It was Friday afternoon, and the Vice President of Marketing sat talking with the Vice President of Manufacturing in his office. “You know, our employees seem to be getting lazier and more worthless every day. People used to take pride in their work and go the extra mile for the company, but these days everybody just seems to be doing the absolute minimum they can get away with. What do you make of it?”

The Vice President of Manufacturing considered this for a moment and said, “Well, I just think that people don’t have the same work ethic they used to. Employees used to be thankful to have a job and a steady paycheck. I think that this new “me” generation just doesn’t know the meaning of hard work and loyalty like their parents did. They’re always looking for a free ride and the easy way out. They don’t want to have to earn what they get anymore.”

With that unmistakable “ain’t it awful” look on his face, the Vice President of Marketing nodded his agreement. “Well, this conversation is getting depressing. The Old Man isn’t around; what do you say we go play eighteen holes at the country club this afternoon? We can charge it off to the company as business development. It’ll be okay, too, because I’ll send you all the business you can handle!” The men shared a hearty laugh and headed out the door toward the parking lot.

What’s wrong with this picture? If a succinct definition of organizational culture is an organization’s values and priorities, what would you say is the organizational culture of this company? The Vice Presidents talk as if the important values in the company are things like mutual respect, pride in the quality of one’s work, teamwork, and loyalty.

But what are the values that these leaders of the organization are exemplifying by their behavior? To me they look like dishonesty, disrespect, lack of teamwork, and lack of pride in one’s work.

• Source material:

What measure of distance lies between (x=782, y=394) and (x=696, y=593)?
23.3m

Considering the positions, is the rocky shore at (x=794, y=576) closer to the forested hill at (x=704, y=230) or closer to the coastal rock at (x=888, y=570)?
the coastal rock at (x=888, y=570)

• Actions to take:
1) According to the passage on organizational culture, what is a succinct definition of organizational culture?
2) Continue the passage on organizational culture and the two vice presidents, starting after its final sentence.

• Outputs:
1) An organization's values and priorities.

2)
Here’s the thing. Regardless of what is written on the plaques and posters hanging on the walls of an organization, the behavior of its leaders determines its organizational culture. These leaders’ actions speak louder than their words and set the cultural tone for the entire organization. If you were an employee, what would you pay attention to?

The bottom line is that the most powerful way to change an organization’s culture is to change the behavior of its leaders. These cultural changes can be reinforced throughout the organization through communication, performance appraisal, compensation systems, etc., but it is important not to lose sight of leaders’ responsibility as the creators of organizational culture and as the originators of change in organizational culture.


Technique #1: Ensure that the organizational culture of your organization is communicated clearly throughout the organization.

Technique #2: Be certain that your actions exemplify your organization’s cultural values, especially if you want others to subscribe to these values.

Technique #3: If changes need to be made to your organizational culture, then use your leadership authority to be a powerful exemplar of the new cultural values.